Phenotypic characterization of peritoneal cells from mice subjected to TGC-induced peritonitis treated or not with β-NMN 3 days post TGC administration, blood, and peritoneal exudates from vehicle and β-NMN mice were collected. NAD+ and 1-MeNAM were dosed by UHPLC, and the peritoneal cells were characterized by flow cytometry. (A–D) NAD+ and 1-MeNAM contents of blood (A,B) and peritoneal fluid (C,D) of mice. (E) Total cell count in the peritoneal extrudates of mice. (F) Proportion of CD45 + cells found in the peritoneal exudates. Data were expressed as a percentage of total cells. (G) Representative dot-blot of forward scatter (FS) versus side scatter (SS) of peritoneal cell populations (R1 and R2) from vehicle- (left panel) and β-NMN-treated (right panel) mice. (H) Proportion of total peritoneal cell population in the R1 and R2 gates. Data were expressed as % of CD45 + cells. (I) Proportion of resident and elicited macrophages present in the CD45 + cell population. Resident and elicited macrophages were discriminated based on: F4/80+CD16/32+CD64loLFA1loMHC-IIlo; F4/80+CD16/32+CD64hiLFA1hiMHC-IIhi, respectively. The proportion of different subsets of macrophages was expressed as % of cells among total macrophages. (J–K) Proportion of macrophages and subpopulations of macrophages expressing CD206 (J) and CD38 (K) expressed as % of total macrophages and different subpopulations among the CD45 + cells. (L) Level of CD38 expression on macrophages and subpopulation of macrophages. Data were expressed as the mean of fluorescence intensity. Data are mean ± SEM; n = 4–6 for each group; ns = non-significant; *p < 0.05; **p < 0.01; ***p < 0.001; ****p < 0.0001 vs. vehicle.

Cell count from the peritoneal exudates showed that the level of the inflammatory response in vehicle-treated animals was in a range comparable to those already reported for mice 4 days after single priming TGC injection as previously reported (Cook et al., 2003).

Interestingly, treatment with β-NMN reduced the number of cells present in the peritoneum by approximately one-third compared to vehicle-treated animals (Figure 3E). Accordingly, the percentage of CD45+ cells was significantly lower in peritoneal exudates of β-NMN-treated mice as compared to vehicle-treated animals (Figure 3F), arguing in favor of possible reduced infiltration of immune cells upon β-NMN administration. Flow cytometric analysis of forward scatter (FS) and side scatter (SS) parameters, measuring size and granularity, respectively, revealed morphological and quantitative differences between cells obtained from peritoneal lavages of β-NMN animals compared to vehicle animals (Figure 3G). Among CD45+ cells, two populations can be clearly distinguished based on their FS/SS parameters. The first population of homogeneous size and high granularity/complexity is labeled R1 and a second, R2, of variable size and heterogeneous granularity/complexity (Figure 3G). Administration of β-NMN led to a significant increase in R1 and a concomitant reduction in the R2 population (Figure 3H). Furthermore, in the presence of β-NMN, cells in R2 had lower size and granularity/complexity as compared to cells in R2 from vehicle-treated mice (Figure 3G). R2 population was further characterized by the surface markers F4/80, CD64, CD16/32, LFA-1, and MHC-II, to identify the monocyte/macrophage populations. Among those, the proportion of F4/80+CD16/32+CD64hiLFA1hiMHC-IIhi cells corresponding to elicited macrophages in β-NMN, and vehicle groups remained unchanged, although a tendency to a decrease is observed upon treatment with β-NMN. Conversely, the percentage of F4/80+CD16/32+CD64loLFA1loMHC-IIlo, representing resident macrophages, was significantly higher in a β-NMN group compared to vehicle group (Figure 3I).

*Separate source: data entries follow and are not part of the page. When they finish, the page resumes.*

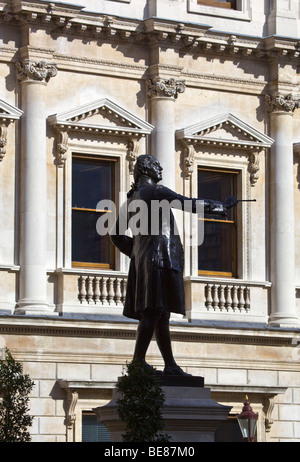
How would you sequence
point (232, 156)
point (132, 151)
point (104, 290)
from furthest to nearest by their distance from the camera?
point (232, 156) < point (132, 151) < point (104, 290)

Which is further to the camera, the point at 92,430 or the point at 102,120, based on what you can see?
the point at 102,120

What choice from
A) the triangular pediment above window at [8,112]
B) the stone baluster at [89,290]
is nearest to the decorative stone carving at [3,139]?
the triangular pediment above window at [8,112]

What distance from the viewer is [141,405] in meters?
18.3

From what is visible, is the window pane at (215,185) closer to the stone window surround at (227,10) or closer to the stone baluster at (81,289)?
the stone window surround at (227,10)

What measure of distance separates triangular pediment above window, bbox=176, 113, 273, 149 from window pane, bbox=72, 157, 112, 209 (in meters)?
1.71

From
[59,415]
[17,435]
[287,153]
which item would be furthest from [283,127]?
[17,435]

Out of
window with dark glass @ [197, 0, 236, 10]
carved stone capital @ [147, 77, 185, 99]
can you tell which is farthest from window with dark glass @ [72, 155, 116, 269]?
window with dark glass @ [197, 0, 236, 10]

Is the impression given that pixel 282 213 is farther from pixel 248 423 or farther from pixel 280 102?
pixel 248 423

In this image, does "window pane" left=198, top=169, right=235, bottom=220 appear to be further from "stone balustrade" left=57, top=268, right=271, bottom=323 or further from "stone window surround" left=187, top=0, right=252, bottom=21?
"stone window surround" left=187, top=0, right=252, bottom=21

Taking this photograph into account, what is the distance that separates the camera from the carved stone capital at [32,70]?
30.4 metres

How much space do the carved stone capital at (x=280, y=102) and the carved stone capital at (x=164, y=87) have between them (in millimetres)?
2242

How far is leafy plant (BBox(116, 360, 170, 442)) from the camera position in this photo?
18172mm

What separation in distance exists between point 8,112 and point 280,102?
615 centimetres

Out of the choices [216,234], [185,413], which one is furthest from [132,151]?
[185,413]
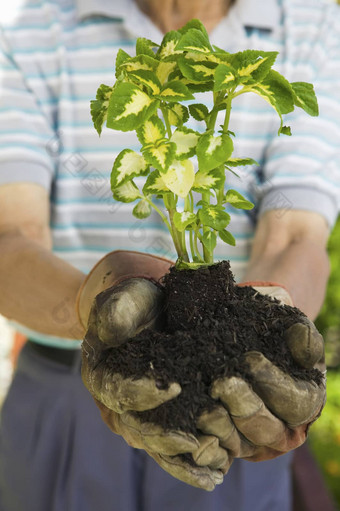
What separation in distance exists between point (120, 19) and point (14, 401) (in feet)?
4.57

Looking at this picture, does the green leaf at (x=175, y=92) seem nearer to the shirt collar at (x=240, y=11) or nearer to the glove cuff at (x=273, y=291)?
the glove cuff at (x=273, y=291)

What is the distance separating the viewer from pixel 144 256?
4.29ft

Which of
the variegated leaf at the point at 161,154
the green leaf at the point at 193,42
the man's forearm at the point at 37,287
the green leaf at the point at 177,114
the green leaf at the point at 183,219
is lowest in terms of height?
the man's forearm at the point at 37,287

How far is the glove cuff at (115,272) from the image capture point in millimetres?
1229

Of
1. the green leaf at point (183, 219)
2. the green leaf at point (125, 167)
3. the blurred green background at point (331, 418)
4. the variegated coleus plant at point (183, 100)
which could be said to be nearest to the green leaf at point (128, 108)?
the variegated coleus plant at point (183, 100)

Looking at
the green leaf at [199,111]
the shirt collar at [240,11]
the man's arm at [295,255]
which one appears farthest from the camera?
the shirt collar at [240,11]

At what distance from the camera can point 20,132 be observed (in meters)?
1.79

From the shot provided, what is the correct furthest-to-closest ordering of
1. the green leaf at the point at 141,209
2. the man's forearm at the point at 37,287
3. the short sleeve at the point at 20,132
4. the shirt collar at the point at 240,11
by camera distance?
the shirt collar at the point at 240,11 < the short sleeve at the point at 20,132 < the man's forearm at the point at 37,287 < the green leaf at the point at 141,209

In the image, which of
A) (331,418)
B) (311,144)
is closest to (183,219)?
(311,144)

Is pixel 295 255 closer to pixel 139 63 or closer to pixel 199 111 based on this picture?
pixel 199 111

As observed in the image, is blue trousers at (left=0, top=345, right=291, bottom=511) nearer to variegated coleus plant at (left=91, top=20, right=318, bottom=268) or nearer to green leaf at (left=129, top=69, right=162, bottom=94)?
variegated coleus plant at (left=91, top=20, right=318, bottom=268)

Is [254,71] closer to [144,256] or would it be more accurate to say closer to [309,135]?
[144,256]

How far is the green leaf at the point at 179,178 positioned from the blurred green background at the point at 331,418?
7.21 feet

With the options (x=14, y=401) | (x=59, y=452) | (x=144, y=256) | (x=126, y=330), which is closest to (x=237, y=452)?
(x=126, y=330)
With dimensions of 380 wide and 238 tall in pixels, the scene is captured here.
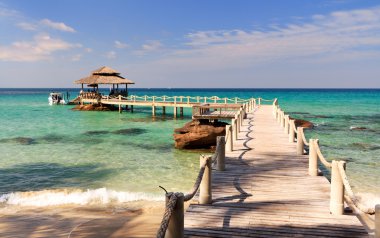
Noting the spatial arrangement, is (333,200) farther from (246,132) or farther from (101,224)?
(246,132)

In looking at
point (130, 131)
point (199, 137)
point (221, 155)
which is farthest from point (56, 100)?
point (221, 155)

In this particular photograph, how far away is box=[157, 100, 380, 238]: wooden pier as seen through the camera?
5.29 meters

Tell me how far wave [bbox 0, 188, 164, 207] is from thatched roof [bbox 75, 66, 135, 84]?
122 ft

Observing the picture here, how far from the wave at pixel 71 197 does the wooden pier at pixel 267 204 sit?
4.29 m

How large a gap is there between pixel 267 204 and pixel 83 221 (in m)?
5.57

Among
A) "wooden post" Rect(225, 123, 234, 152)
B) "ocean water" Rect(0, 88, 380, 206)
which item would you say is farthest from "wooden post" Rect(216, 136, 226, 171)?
"ocean water" Rect(0, 88, 380, 206)

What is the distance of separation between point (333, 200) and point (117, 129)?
27614mm

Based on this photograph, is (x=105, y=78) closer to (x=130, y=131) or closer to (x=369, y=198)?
(x=130, y=131)

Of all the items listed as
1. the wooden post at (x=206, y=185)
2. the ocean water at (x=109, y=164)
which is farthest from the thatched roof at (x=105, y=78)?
the wooden post at (x=206, y=185)

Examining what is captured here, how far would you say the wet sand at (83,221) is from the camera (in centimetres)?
855

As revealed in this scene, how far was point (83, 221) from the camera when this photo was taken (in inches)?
372

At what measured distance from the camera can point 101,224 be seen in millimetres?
9156

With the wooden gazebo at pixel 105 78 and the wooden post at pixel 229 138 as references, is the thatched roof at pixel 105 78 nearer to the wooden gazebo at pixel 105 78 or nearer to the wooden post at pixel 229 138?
the wooden gazebo at pixel 105 78

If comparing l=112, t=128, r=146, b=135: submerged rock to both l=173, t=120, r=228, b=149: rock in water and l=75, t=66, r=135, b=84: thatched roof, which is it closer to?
l=173, t=120, r=228, b=149: rock in water
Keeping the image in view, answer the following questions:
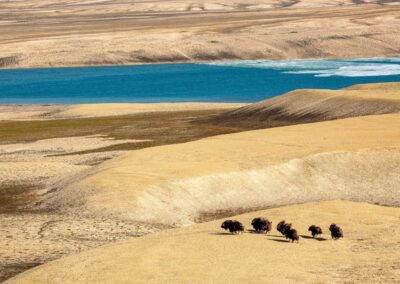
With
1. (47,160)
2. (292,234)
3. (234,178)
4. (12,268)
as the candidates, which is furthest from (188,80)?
(292,234)

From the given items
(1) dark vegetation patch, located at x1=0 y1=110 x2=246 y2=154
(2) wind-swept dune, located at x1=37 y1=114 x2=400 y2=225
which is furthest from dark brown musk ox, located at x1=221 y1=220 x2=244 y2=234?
(1) dark vegetation patch, located at x1=0 y1=110 x2=246 y2=154

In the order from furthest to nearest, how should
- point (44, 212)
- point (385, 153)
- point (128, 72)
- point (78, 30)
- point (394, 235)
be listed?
point (78, 30) < point (128, 72) < point (385, 153) < point (44, 212) < point (394, 235)

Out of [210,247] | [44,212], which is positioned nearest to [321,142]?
[44,212]

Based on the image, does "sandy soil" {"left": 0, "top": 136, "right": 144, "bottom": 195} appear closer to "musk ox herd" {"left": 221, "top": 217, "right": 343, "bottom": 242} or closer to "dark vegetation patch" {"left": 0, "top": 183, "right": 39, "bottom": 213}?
"dark vegetation patch" {"left": 0, "top": 183, "right": 39, "bottom": 213}

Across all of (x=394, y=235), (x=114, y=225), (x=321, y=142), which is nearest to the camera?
(x=394, y=235)

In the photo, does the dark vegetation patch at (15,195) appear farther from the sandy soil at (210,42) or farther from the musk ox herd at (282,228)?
the sandy soil at (210,42)

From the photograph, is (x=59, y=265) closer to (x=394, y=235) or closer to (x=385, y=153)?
(x=394, y=235)

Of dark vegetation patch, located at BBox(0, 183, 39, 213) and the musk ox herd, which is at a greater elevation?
the musk ox herd
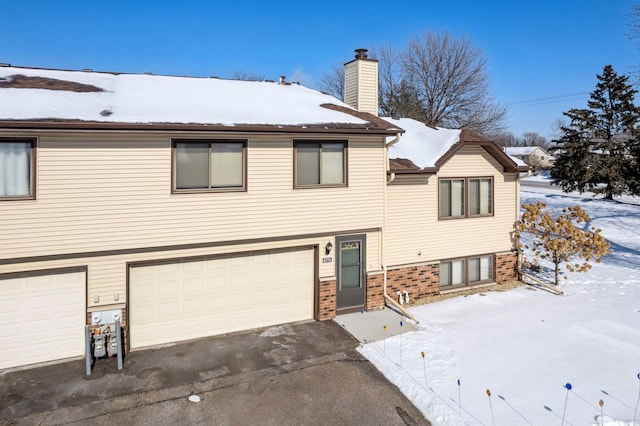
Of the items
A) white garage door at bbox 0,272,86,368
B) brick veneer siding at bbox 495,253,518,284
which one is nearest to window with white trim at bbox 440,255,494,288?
brick veneer siding at bbox 495,253,518,284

Interestingly, in comparison to the vehicle, β-NMN treatment significantly increased the percentage of peritoneal macrophages expressing CD206 (C-type mannose receptor 1, MRC1), a marker of mouse and human M2 macrophages (Murray et al., 2014; Porcheray et al., 2005). This was also observed in both sub-populations of residents and elicited macrophages (Figure 3J). On the other hand, β-NMN did not affect the proportions of macrophages expressing the NAD+-consuming enzyme, CD38+, a robust marker of M1 macrophage (Jablonski et al., 2015) (Figure 3K) but significantly reduced its surface expression, specifically on the elicited macrophages but not on the resident population (Figure 3L).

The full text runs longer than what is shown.